## Work instructions
Please extract every line in the records below that contains the word "engine".

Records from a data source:
━━━━━━━━━━
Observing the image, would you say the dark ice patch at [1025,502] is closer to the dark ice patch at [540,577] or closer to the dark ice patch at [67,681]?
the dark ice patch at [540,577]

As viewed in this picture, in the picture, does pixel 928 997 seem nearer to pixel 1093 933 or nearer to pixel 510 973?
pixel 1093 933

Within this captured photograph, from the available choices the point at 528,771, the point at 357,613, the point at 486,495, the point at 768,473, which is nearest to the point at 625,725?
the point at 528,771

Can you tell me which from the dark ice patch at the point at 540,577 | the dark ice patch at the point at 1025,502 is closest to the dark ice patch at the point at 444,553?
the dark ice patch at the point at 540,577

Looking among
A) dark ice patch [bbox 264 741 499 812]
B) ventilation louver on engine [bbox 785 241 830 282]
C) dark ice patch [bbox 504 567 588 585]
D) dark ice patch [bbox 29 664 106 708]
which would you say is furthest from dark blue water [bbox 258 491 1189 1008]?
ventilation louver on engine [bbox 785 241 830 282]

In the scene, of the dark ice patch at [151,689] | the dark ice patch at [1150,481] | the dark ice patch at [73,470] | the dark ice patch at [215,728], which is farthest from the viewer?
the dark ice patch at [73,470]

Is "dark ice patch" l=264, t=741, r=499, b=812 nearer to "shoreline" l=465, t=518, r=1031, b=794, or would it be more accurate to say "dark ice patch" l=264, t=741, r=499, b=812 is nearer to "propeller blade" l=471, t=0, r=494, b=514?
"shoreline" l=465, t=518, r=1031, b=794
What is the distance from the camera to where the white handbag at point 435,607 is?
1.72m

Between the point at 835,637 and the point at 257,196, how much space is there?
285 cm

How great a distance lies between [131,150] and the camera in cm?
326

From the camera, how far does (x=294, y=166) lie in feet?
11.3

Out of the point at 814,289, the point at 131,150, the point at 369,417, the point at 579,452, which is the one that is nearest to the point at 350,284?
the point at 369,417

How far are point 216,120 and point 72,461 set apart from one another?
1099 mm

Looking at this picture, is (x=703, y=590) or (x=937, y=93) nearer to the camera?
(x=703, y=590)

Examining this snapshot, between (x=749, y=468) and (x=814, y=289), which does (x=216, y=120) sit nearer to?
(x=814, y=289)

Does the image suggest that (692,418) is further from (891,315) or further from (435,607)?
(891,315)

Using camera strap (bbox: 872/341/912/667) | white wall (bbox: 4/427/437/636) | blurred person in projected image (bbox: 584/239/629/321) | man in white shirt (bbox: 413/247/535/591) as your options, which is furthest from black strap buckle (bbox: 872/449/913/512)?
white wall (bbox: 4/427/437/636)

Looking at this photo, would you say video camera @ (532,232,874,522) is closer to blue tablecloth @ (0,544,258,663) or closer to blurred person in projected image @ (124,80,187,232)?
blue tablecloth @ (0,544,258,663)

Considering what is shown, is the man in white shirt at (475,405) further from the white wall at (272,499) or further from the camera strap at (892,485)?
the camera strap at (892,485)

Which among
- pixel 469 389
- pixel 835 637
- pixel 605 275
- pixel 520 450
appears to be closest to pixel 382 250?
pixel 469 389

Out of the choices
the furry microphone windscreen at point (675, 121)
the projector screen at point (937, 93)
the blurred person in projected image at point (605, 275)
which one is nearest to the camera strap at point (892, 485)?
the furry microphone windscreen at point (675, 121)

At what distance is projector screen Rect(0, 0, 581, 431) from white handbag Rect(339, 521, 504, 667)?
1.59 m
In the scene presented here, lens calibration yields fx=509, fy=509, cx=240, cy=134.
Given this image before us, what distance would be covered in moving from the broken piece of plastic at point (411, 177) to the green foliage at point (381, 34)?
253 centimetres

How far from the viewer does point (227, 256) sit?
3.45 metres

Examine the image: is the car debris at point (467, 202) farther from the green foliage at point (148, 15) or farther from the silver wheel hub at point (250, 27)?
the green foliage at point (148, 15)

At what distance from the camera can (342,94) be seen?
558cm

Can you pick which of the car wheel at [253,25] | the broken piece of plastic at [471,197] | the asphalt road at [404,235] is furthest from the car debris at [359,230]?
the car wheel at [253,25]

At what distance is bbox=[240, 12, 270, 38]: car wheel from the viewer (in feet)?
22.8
━━━━━━━━━━
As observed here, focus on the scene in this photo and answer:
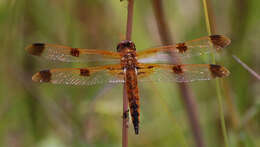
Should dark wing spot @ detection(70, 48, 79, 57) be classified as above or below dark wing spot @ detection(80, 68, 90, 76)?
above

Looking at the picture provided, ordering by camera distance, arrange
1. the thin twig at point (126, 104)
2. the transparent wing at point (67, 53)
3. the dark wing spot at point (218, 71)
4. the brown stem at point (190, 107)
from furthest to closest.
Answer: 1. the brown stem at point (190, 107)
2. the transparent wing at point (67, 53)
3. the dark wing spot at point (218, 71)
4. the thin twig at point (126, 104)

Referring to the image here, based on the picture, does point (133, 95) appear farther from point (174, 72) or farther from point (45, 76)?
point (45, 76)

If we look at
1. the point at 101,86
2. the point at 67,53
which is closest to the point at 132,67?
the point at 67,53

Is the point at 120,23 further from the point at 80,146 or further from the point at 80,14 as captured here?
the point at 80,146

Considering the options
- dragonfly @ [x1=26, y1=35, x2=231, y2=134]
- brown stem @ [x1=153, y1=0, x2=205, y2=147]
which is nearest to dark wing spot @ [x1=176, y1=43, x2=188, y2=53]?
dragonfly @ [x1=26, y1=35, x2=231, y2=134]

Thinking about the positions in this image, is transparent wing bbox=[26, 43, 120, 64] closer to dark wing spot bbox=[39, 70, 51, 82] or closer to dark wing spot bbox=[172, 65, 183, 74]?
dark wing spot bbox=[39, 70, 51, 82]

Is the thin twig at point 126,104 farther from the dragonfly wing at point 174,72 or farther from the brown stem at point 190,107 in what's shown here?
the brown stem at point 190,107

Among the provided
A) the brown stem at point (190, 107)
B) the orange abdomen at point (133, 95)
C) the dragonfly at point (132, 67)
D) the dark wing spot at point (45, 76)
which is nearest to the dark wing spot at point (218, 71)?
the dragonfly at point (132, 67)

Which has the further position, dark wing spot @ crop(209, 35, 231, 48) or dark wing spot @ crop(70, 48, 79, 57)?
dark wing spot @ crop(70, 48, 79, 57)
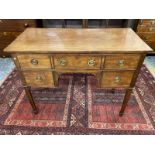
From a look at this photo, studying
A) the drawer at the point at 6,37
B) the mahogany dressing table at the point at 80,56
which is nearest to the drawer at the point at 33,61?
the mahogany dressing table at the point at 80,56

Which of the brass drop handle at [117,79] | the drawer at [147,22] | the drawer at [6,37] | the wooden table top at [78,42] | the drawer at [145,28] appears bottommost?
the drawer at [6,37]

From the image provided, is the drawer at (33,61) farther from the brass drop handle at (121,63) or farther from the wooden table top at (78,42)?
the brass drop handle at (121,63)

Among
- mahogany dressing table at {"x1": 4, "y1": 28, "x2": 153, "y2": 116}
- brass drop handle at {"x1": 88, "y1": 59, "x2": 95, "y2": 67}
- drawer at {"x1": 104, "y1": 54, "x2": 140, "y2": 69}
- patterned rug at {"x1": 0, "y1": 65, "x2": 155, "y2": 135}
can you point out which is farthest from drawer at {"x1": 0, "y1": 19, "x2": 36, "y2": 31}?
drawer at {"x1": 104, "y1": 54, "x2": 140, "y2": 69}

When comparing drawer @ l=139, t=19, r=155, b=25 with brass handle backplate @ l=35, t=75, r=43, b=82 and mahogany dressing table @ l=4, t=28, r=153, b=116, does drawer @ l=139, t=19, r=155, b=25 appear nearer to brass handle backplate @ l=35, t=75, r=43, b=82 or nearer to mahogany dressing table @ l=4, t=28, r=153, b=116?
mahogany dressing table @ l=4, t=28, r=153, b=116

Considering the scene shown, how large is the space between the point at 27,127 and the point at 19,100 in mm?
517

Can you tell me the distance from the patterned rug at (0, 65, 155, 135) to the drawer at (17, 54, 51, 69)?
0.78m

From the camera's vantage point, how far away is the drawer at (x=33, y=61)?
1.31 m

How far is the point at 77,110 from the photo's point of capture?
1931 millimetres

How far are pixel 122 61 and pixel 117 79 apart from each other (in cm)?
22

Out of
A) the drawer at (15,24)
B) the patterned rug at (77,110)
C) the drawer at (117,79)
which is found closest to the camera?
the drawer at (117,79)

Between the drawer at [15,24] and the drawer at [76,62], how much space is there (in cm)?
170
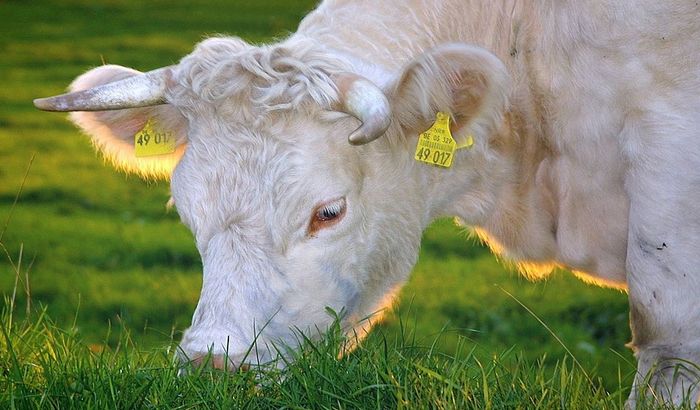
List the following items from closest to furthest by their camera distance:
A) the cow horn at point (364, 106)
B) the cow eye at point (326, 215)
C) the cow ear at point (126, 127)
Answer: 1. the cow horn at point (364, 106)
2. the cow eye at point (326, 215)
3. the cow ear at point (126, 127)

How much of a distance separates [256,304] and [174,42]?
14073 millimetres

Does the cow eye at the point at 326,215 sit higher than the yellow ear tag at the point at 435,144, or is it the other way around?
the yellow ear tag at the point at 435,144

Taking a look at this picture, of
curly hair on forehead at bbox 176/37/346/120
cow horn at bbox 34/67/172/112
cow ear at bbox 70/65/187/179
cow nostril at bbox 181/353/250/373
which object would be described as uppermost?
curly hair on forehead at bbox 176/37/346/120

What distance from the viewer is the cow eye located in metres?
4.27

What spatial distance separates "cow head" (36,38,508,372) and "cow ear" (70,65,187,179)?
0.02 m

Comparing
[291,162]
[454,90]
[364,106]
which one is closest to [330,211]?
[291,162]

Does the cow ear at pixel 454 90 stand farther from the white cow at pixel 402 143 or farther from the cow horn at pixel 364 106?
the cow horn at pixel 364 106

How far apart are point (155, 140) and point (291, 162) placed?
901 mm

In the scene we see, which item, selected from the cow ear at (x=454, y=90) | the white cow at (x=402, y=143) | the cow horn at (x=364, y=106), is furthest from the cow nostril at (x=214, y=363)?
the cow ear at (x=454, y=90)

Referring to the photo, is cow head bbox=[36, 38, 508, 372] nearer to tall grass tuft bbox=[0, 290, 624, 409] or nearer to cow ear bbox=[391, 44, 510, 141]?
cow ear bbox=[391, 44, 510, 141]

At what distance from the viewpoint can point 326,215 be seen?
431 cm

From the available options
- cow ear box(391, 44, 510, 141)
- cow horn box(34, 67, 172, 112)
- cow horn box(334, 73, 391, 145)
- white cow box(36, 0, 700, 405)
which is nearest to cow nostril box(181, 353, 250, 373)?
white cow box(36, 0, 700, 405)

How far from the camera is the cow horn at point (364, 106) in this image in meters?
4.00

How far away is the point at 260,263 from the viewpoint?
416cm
━━━━━━━━━━
## Answer to the exercise
B) ventilation louver on engine [bbox 785 241 830 282]
ventilation louver on engine [bbox 785 241 830 282]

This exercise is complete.